Mientras la ofensiva militar de Israel se ampliaba ayer, el camino diplomático parecía ayer registrar un leve movimiento hacia delante. Después de haber rechazado oficialmente la última propuesta de tregua planteada por la UE, el primer ministro hebreo, Ehud Olmert, reconocía ayer tener «distintas ideas para una solución diplomática», y aseguró estarlas «tratando con muchos líderes del mundo». En principio, en estas conversaciones, Israel estaría presionando para conseguir un acuerdo que garantice el «bloqueo efectivo de la Ruta Filadelfi, con supervisión y seguimiento», lo que alude al control del paso fronterizo de Rafah que une la franja con Egipto. El objetivo sería garantizar el fin del contrabando a través de esa línea. Como consecuencia de la creciente presión de la comunidad internación, a última hora de ayer la oficina del primer ministro, Ehud Olmert, anunció que se abrirá un «corredor humanitario» para permitir que llegue ayuda humanitaria a la Franja de Gaza.
Además, el presidente de Egipto, Hosni Mubarak, anunció un plan para que israelíes y palestinos acuerden un alto el fuego, después del cual se iniciarían unas negociaciones para alcanzar acuerdos para cuestiones a largo plazo, entre ellas el fin del bloqueo de Gaza. Mubarak presentó su propuesta en un breve comunicado tras reunirse en Sharm el Sheij (Egipto) con el presidente francés, Nicolas Sarkozy. Sin embargo, el texto no hace alusión los asuntos principales que, según los diplomáticos, se están discutiendo, como el posible envío de una fuerza internacional para evitar que los milicianos de Hamás consigan armas.
Por un tiempo limitado
La proposición egipcia, leída por Mubarak, establece que Israel y las facciones palestinas «deberían aceptar un alto el fuego inmediato para un periodo limitado que permitiría la apertura de pasos seguros para que entre ayuda humanitaria en Gaza y daría tiempo a Egipto para proseguir con sus esfuerzos con el fin de lograr un alto el fuego integral y duradero».

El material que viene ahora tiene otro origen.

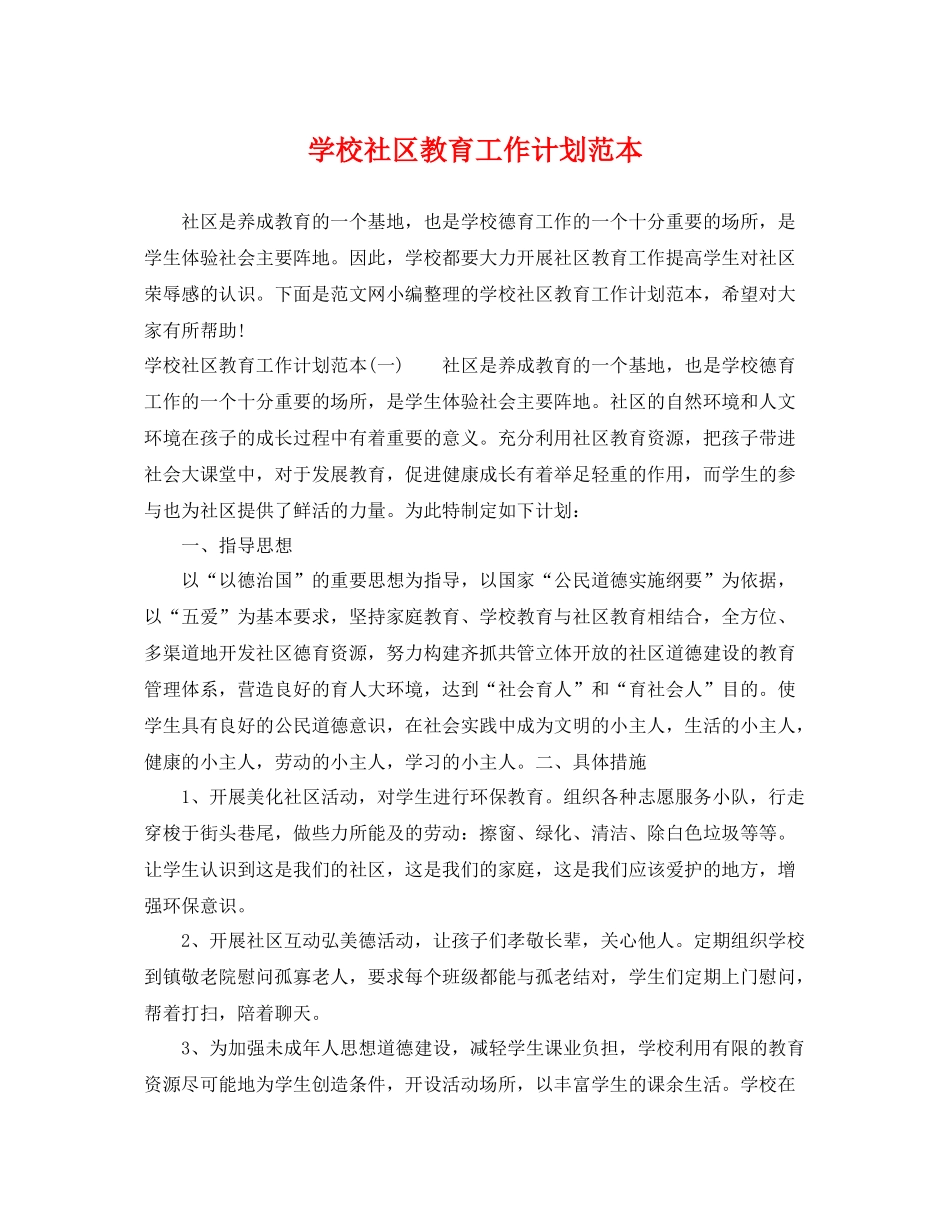 学校社区教育工作计划范本 _第1页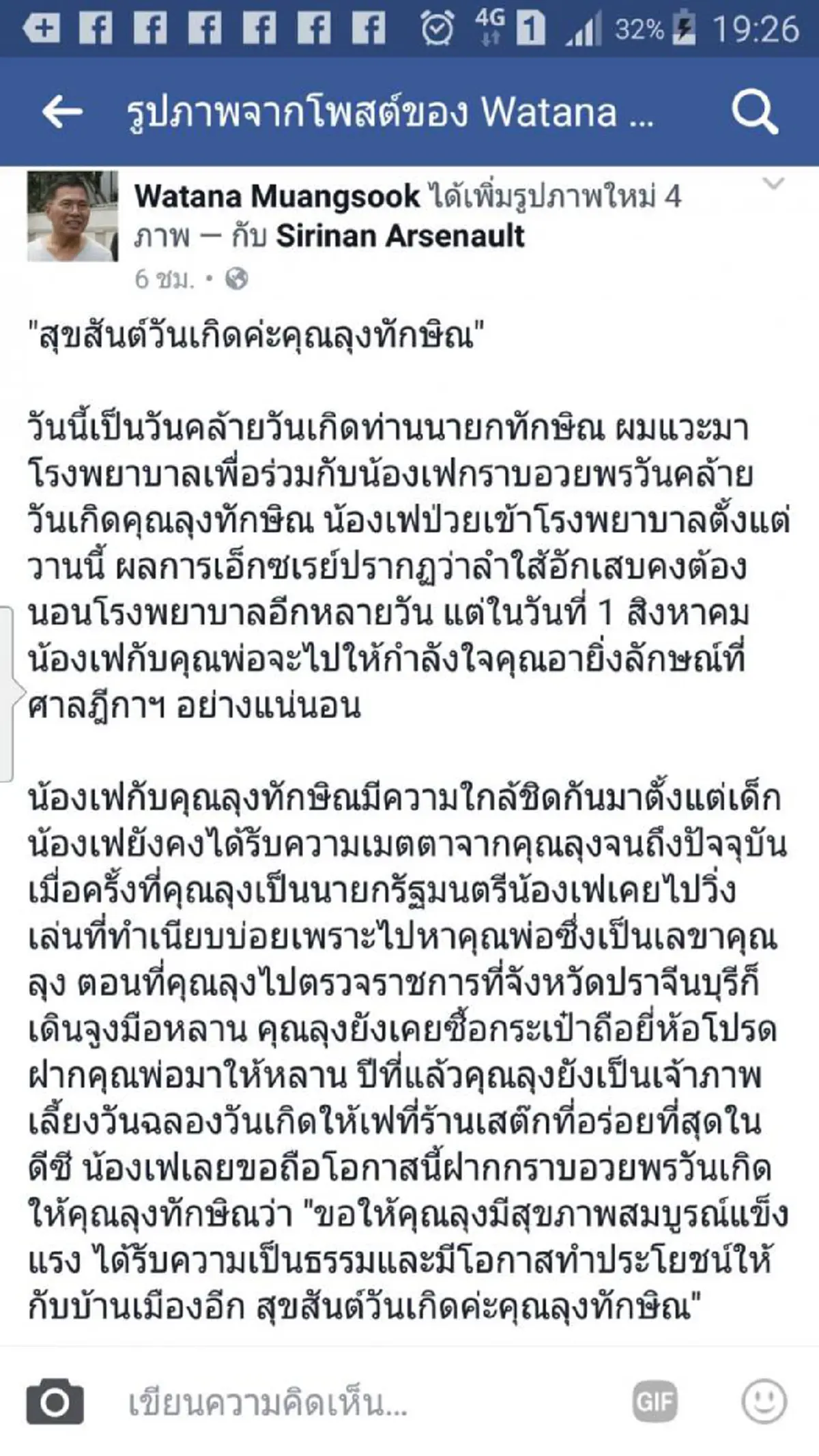 \"วัฒนา เมืองสุข & ลูกสาว\" โพสต์ข้อความอวยพรวันคล้ายวันเกิด\"แม้ว\" ครบ 68 ปี เปรย(1 ส.ค นี้) จะไปให้กำลังใจ\"ยิ่งลักษณ์\" ที่ศาลฎีกาฯอย่างแน่นอน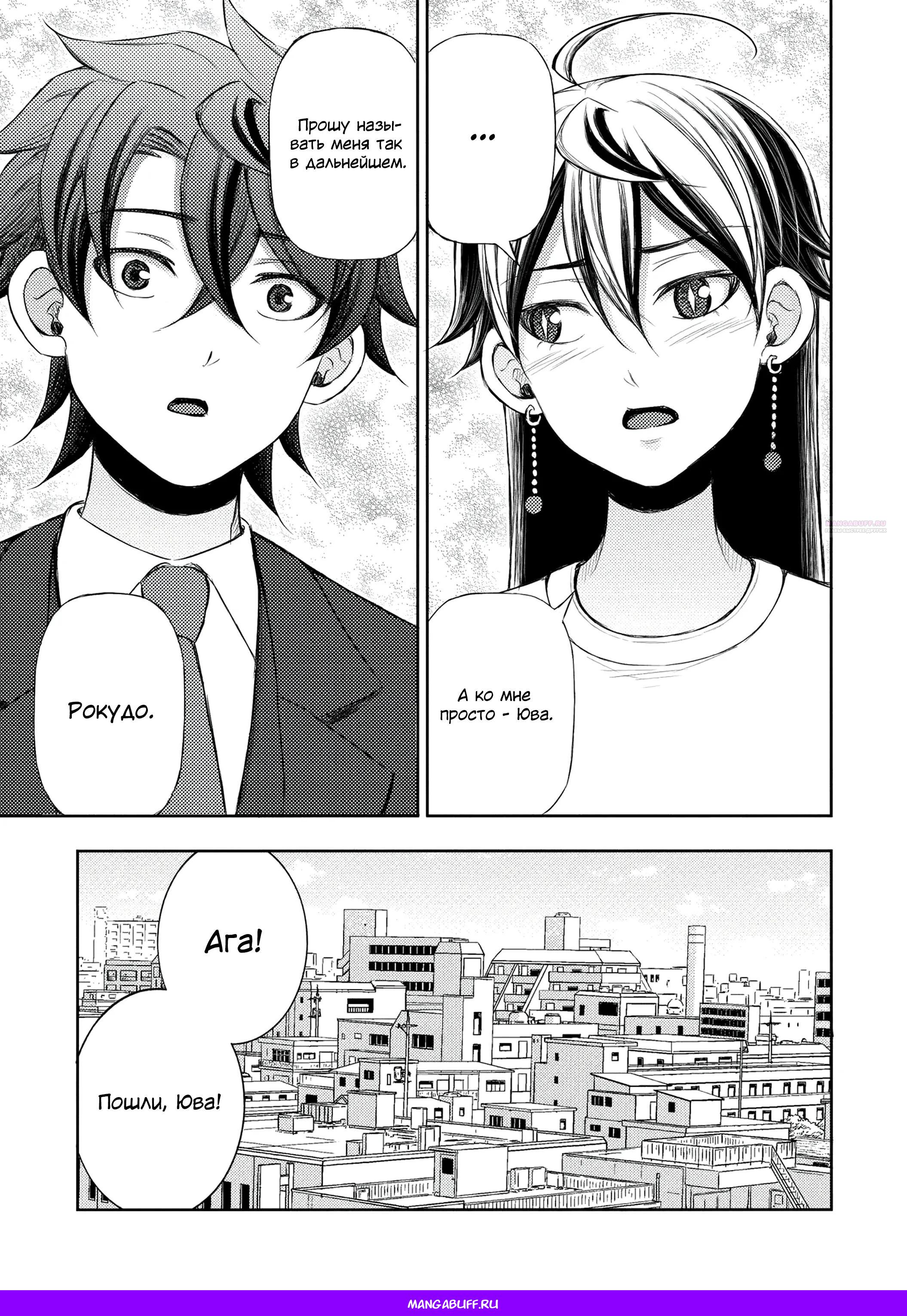 Манга Бывший герой теперь работает водителем айдолов - Глава 13.2 Страница 13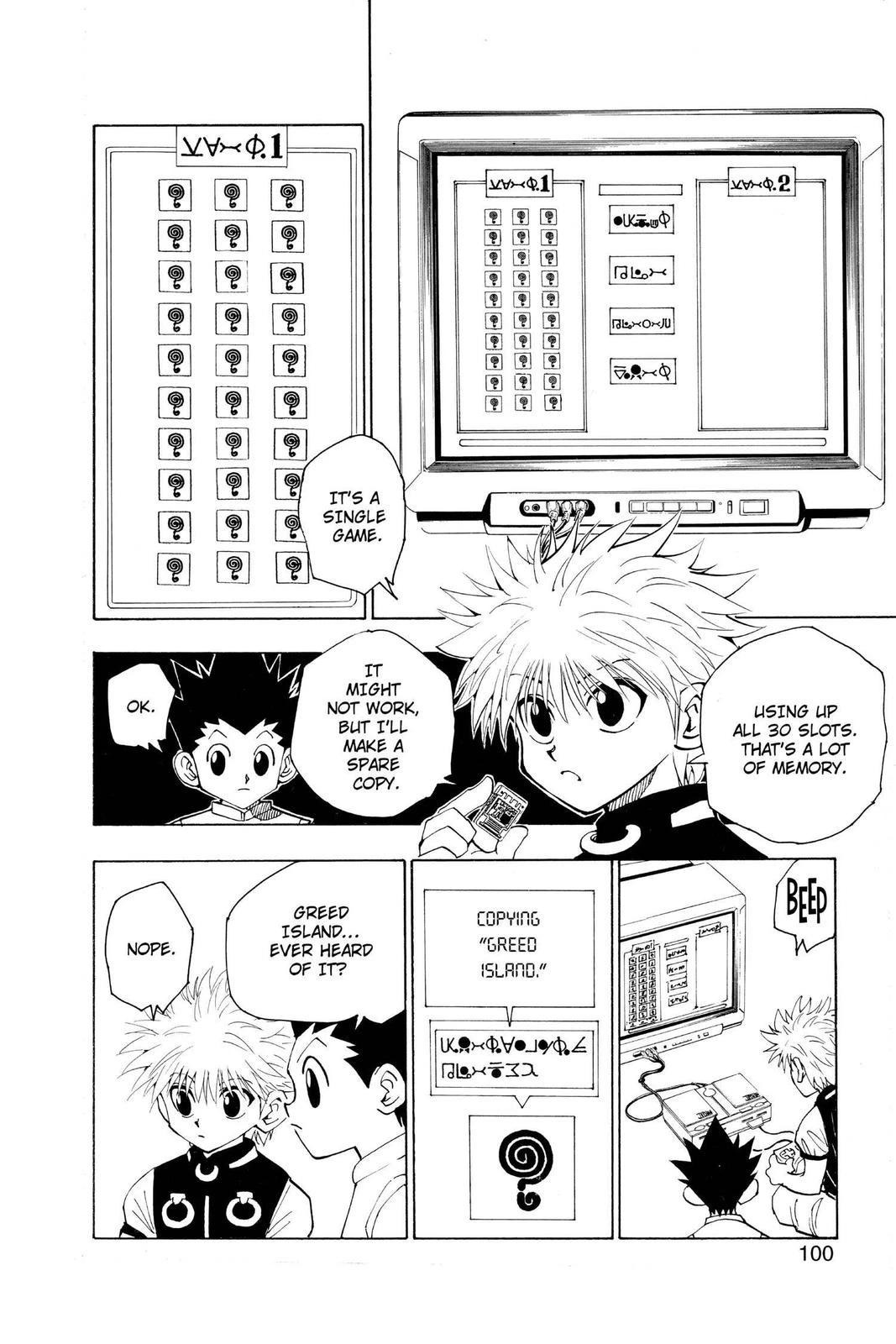Hunter x Hunter Chapter 69 — page 4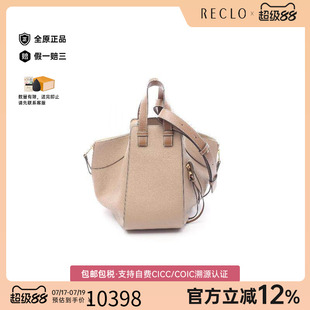 中古Loewe罗意威女包A级95新handbag手提包牛皮斜挎包浅褐色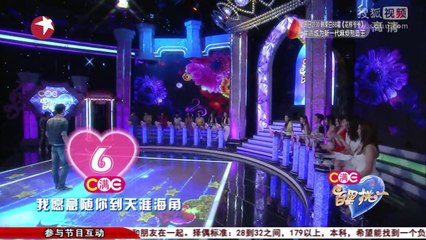 20140614 百里挑一 跟着老师一起来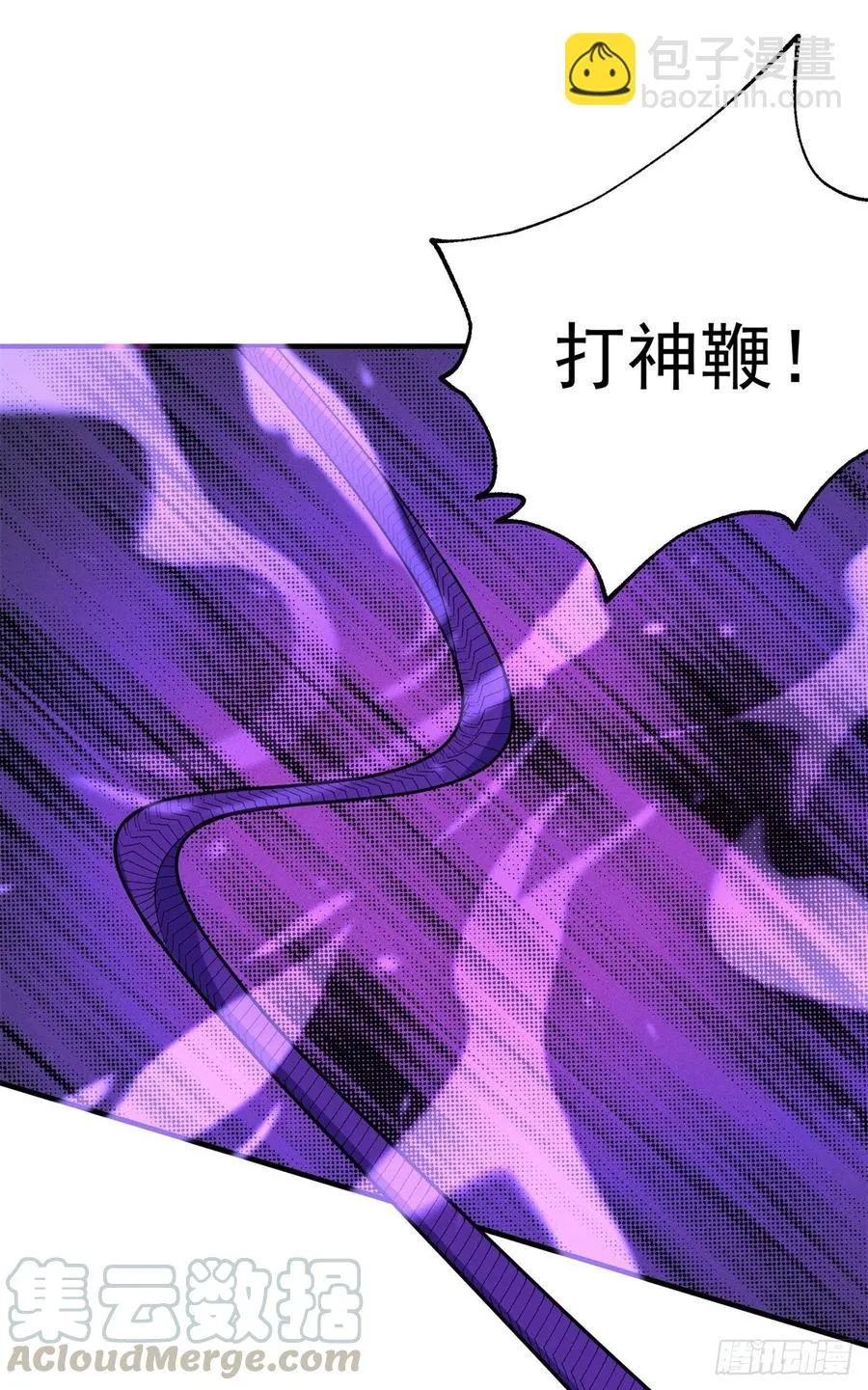 278追兵 第4页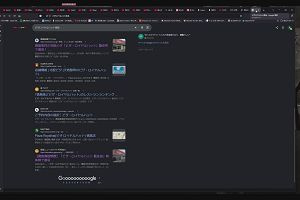 18時00分 ごろ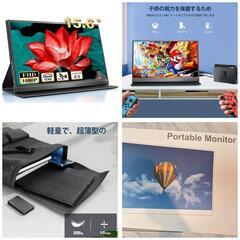 Bowayモバイルモニター 15.6インチ モバイルディスプレイ...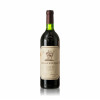 <p>Stag's Leap Wine Cellars Estate 'Cask 23' Cabernet Sauvignon 1993 RP 91 - Stag's Leap Wine Cellars, Vinho Tinto, 750 ml, Estados Unidos, Califórnia, Napa Valley.</p>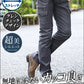 サイドジップストレッチカーゴパンツ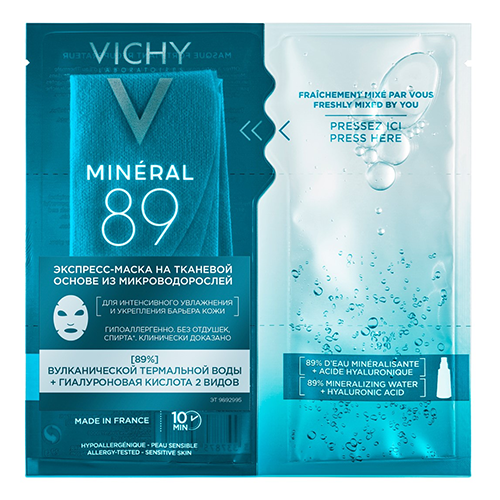Vichy - Mineral 89 Facial Mask Add / Protective / Soothing / Sensitive Skin 29g 3875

Asimismo, Egipto invitaría a Israel y a los palestinos a mantener «una reunión urgente» con el objetivo de establecer «acuerdos y garantías para asegurar que la actual escalada (de violencia) no se repite y para ocuparse de las causas (de la misma), lo cual incluiría la protección de la frontera, la reapertura de los pasos fronterizos y el levantamiento del bloqueo», según detalló Mubarak. «Egipto volvería a invitar a la Autoridad Palestina y a todas las facciones palestinas a responder a los esfuerzos egipcios para conseguir la reconciliación nacional», concluyó Mubarak.
Pero una fuente oficial de la oficina de Sarkozy señaló que Egipto había comentado a Israel que ambos países podrían trabajar juntos para hacer hermética la frontera entre Egipto y la Franja. Después, el presidente galo le dijo al primer ministro israelí Olmert: «Tienes que decir que en estas condiciones estás dispuesto a aceptar un alto el fuego, lo que significa la retirada de Gaza, y lo tienes que hacer ahora». «Olmert le dijo a Sarkozy: 'Si Mubarak hace eso, entonces anunciaré inmediatamente un alto el fuego y una retirada en principio, pero quiero iniciar unas conversaciones con Egipto sobre el pasillo de Philadelphi» (la frontera entre Egipto y la Franja), aseguró la fuente.